If online backup is required you can also back up the DB (perhaps using snapshots, in a transaction or using locks or some other way that gets you consistency) and then backup the fs based DataStore at any point after the DB. Since the Datastore is append only in normal operation that might get you a few "extra" blobs compared to the DB state, but they don't hurt.
But Backup is not the only reason to want DB-only repositories. Two others that come to mind are: JCR clusters --> they need transactional persistence managers and filesystems, and it can be convenient to have the datastore in the DB for shared access. The other reason might be for development purposes - its easier to "swap out" repositories if all you need to do is change the DB.
2) Import / Export, as Jan wrote. There's no other way, to my knowledge.

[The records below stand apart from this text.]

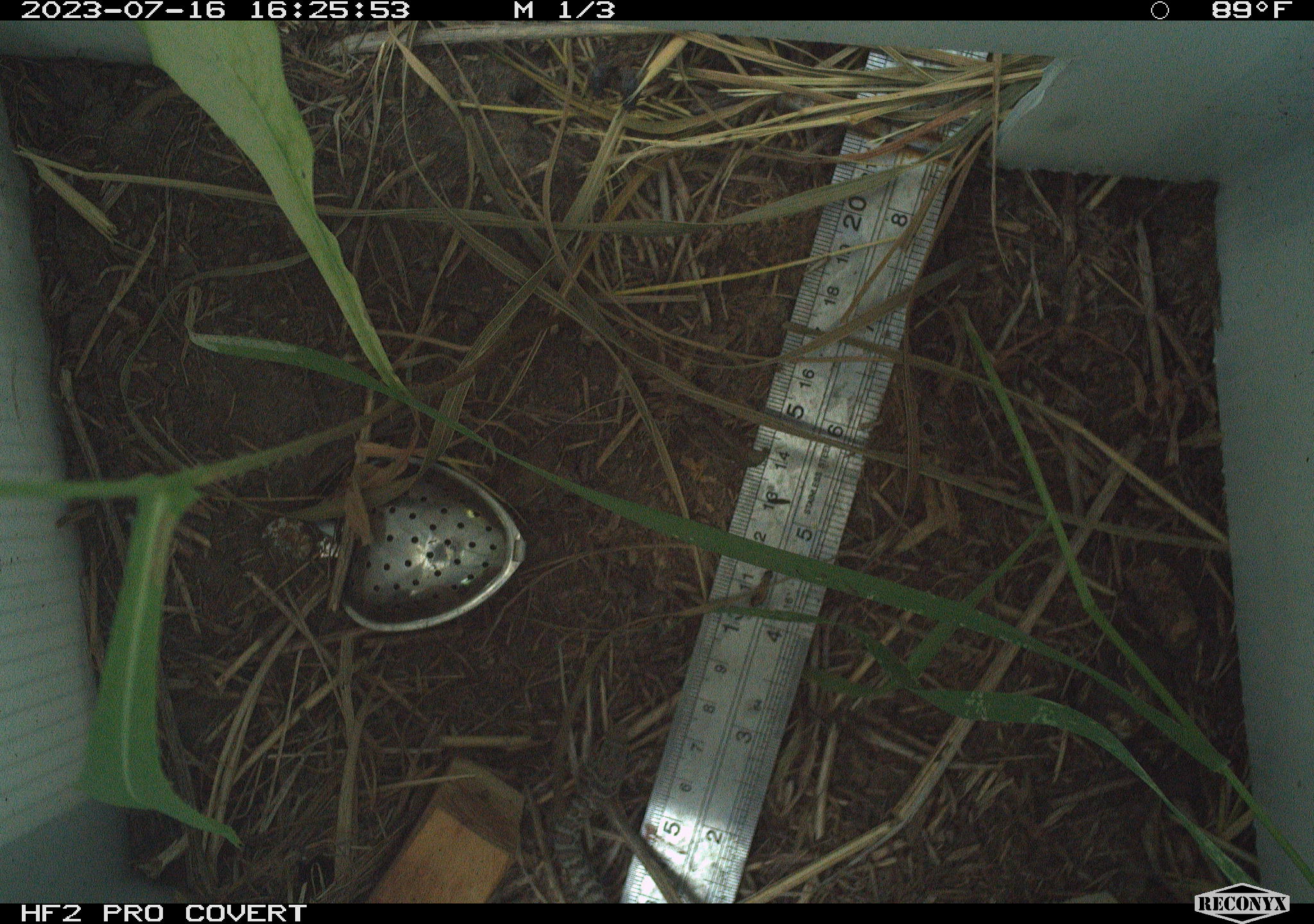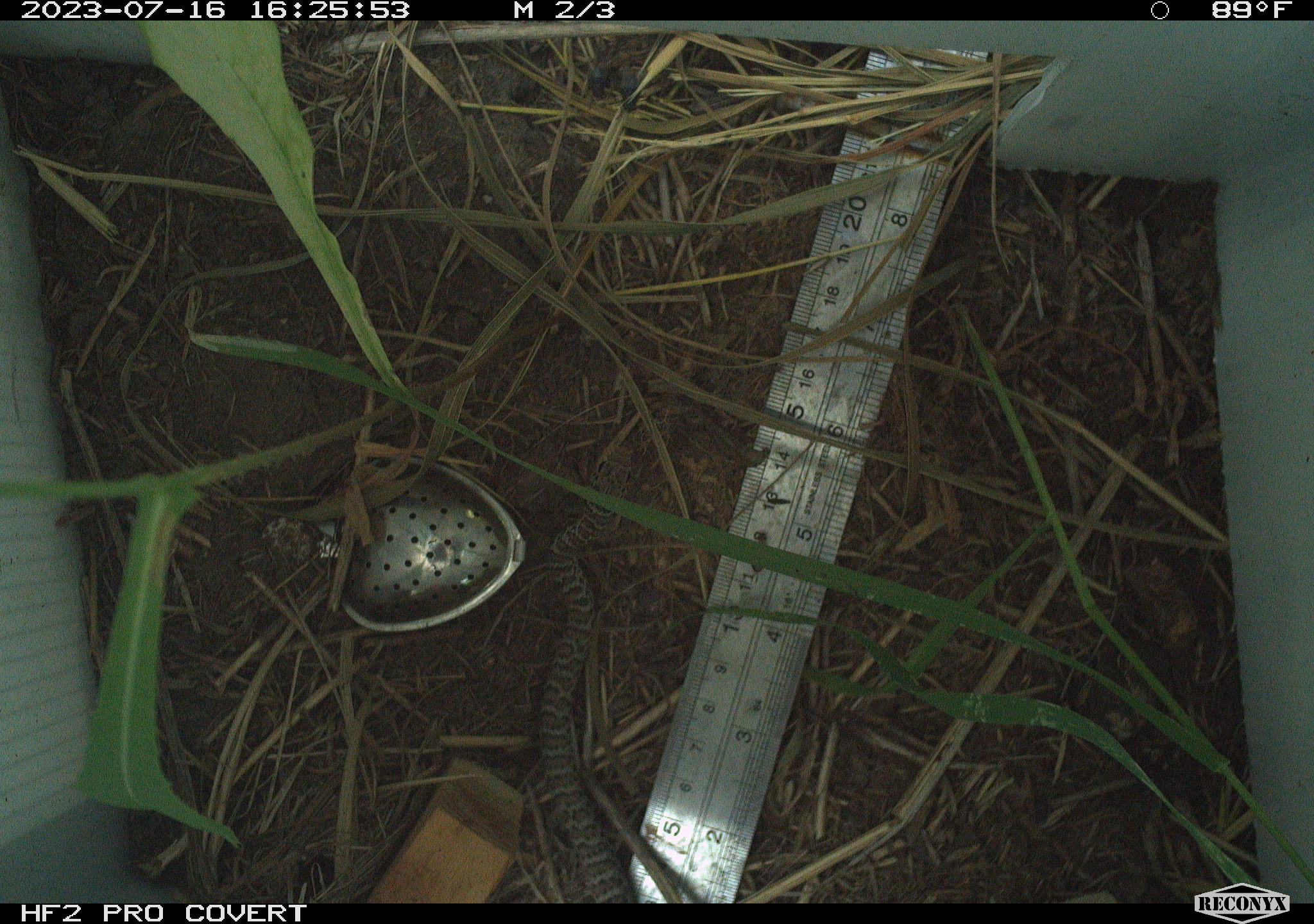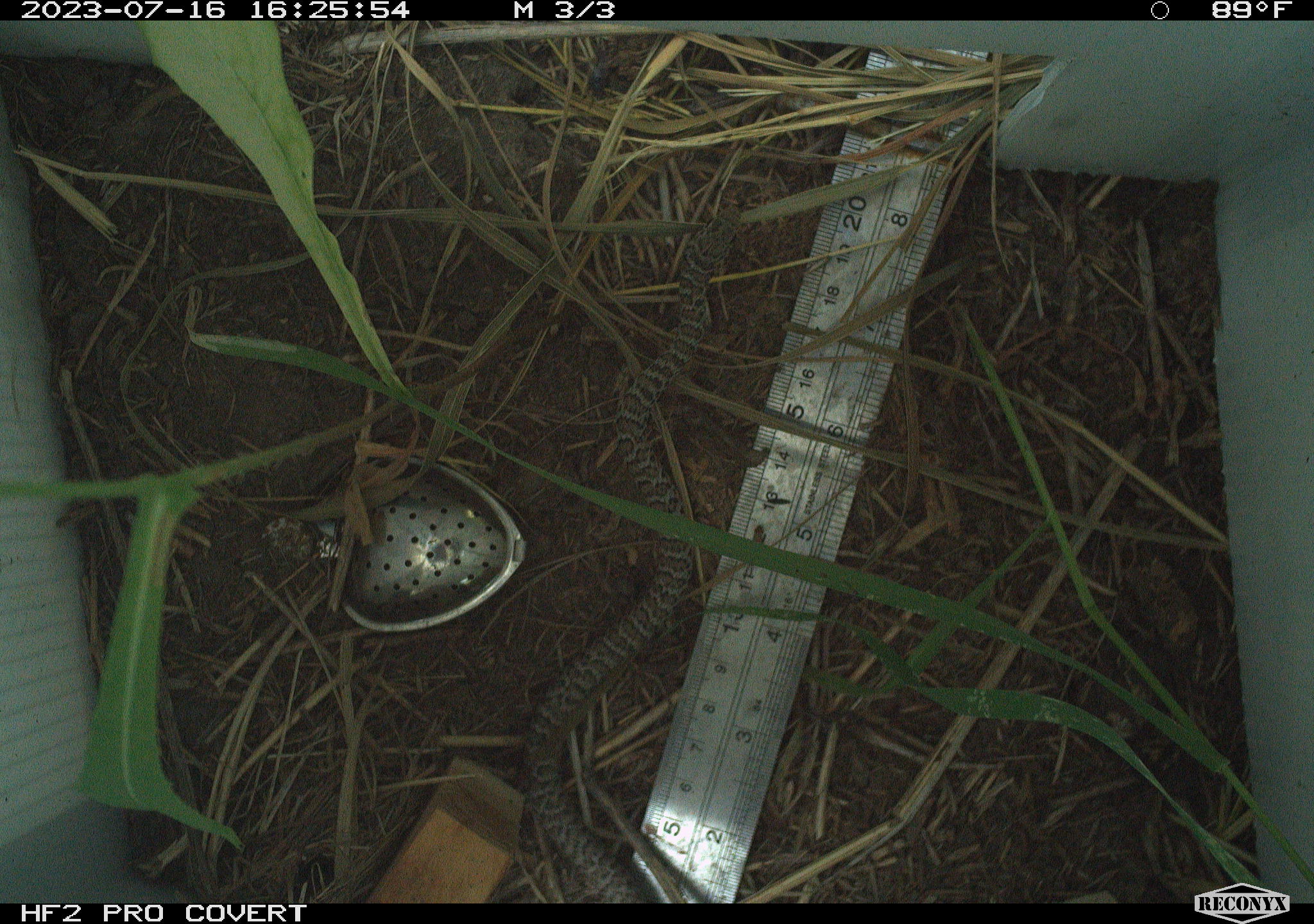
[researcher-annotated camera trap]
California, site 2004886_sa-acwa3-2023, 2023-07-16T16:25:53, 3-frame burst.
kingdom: Animalia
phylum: Chordata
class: Reptilia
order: Squamata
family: Colubridae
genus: Coluber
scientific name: Coluber constrictor mormon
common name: western yellow-bellied racer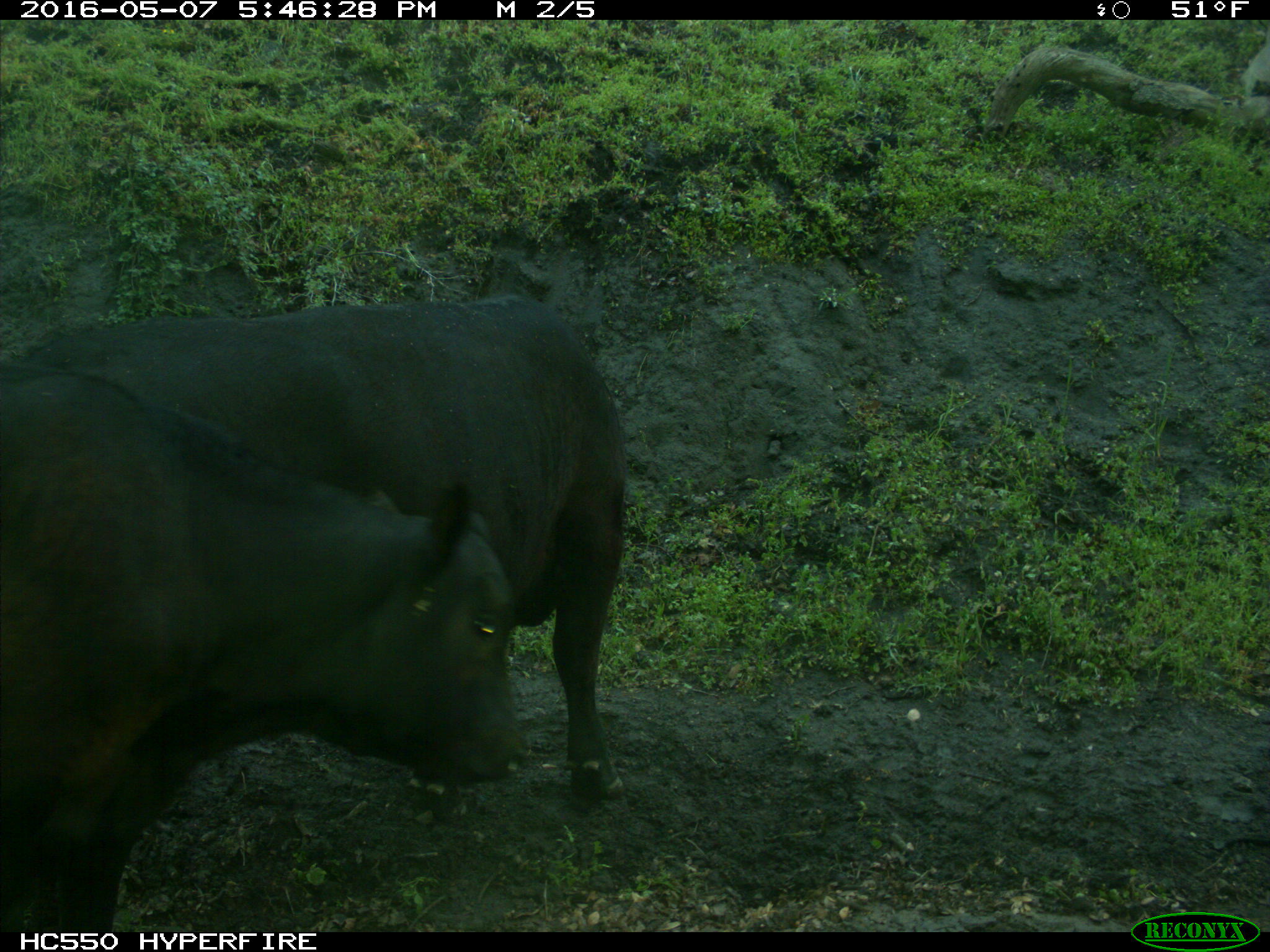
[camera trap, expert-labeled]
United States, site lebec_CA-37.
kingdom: Animalia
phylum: Chordata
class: Mammalia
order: Artiodactyla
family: Bovidae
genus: Bos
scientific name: Bos taurus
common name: domestic cow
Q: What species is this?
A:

3) Not directly in magnolia 4.5, but we'll be migrating our config for this to magnolia 5 soon. But this is all at the Jackrabbit level, and should be transparent to magnolia, really.
Hope you're doing well! Regards from Vienna,
Richard
Viet Nguyen
→ OK, configure 'useSimpleFSDirectory=false' and 'directoryManagerClass=org.apache.jackrabbit.core.query.lucene.directory.RAMDirectoryManager' in WEB-INF/config/repo-conf/jackrabbit-memory-search.xml as below to store all your indexes into memory (RAM):
Hope this useful.
Viet
Training Participants - FullStack Developer
hallo Magnolia
I am working to migrate my CMS to a new Instance and I have this error
Caused by: java.io.FileNotFoundException: /srv/tomcat/tomcat_magnolia-public/repositories/magnolia/repository/datastore/bd/0d/48/bd0d4851b0a5a4911393b3953b0db98382aff8ec
How can i fix this? I Think I need delete all index from Magnolia repository, what are you think?
Regards
DL
Richard Unger
Hi!
I would assume that rebuilding the index will NOT help in this situation. What is happening here is that JCR is not finding a BLOB that it expecting to find in its Datastore.
The likely explanation is that you in some way "copied" a repository, but forgot about the filesystem datastore, or moved it to the wrong location, or didn't mount its filesystem, or something along those lines...
Regards from Vienna,
Richard
Training Participants - FullStack Developer
Hi Richard
Thanks for your quickly replied. I didn't move the filesystem
Only I change the instance and set a new Path where will be the new repositories
I suppose when do you deploy the CMS created the new data store and new index
Maybe I am wrong
Best Regards from Switzerland
DL
Patrick Robinson
I tried to follow the most basic version of this and adapted the postgres docker magnolia image (https://github.com/magnolia-sre/magnolia-docker) to work with mysql instead. The goal would be to have a starting point for a stateless docker image with all data in MySQL, but I don't even get it to start properly in docker compose, which is virtually identical to the original, but I used JNDI and only referenced it from the repo.xml (and of course for filesystem and datastore in addition to just PM).
What I get is a "This implementation of ModuleManagerUI is only meant to be used at startup.". Supposedly that is because something in the repository already exists, but I definitively start with an empty database, and as the point of the whole enterprise was to remove any changes on the filesystem at runtime, I definitively have no filesystem content, beyond the starting point within docker.
It does create various tables in mysql, though many, but not all are empty.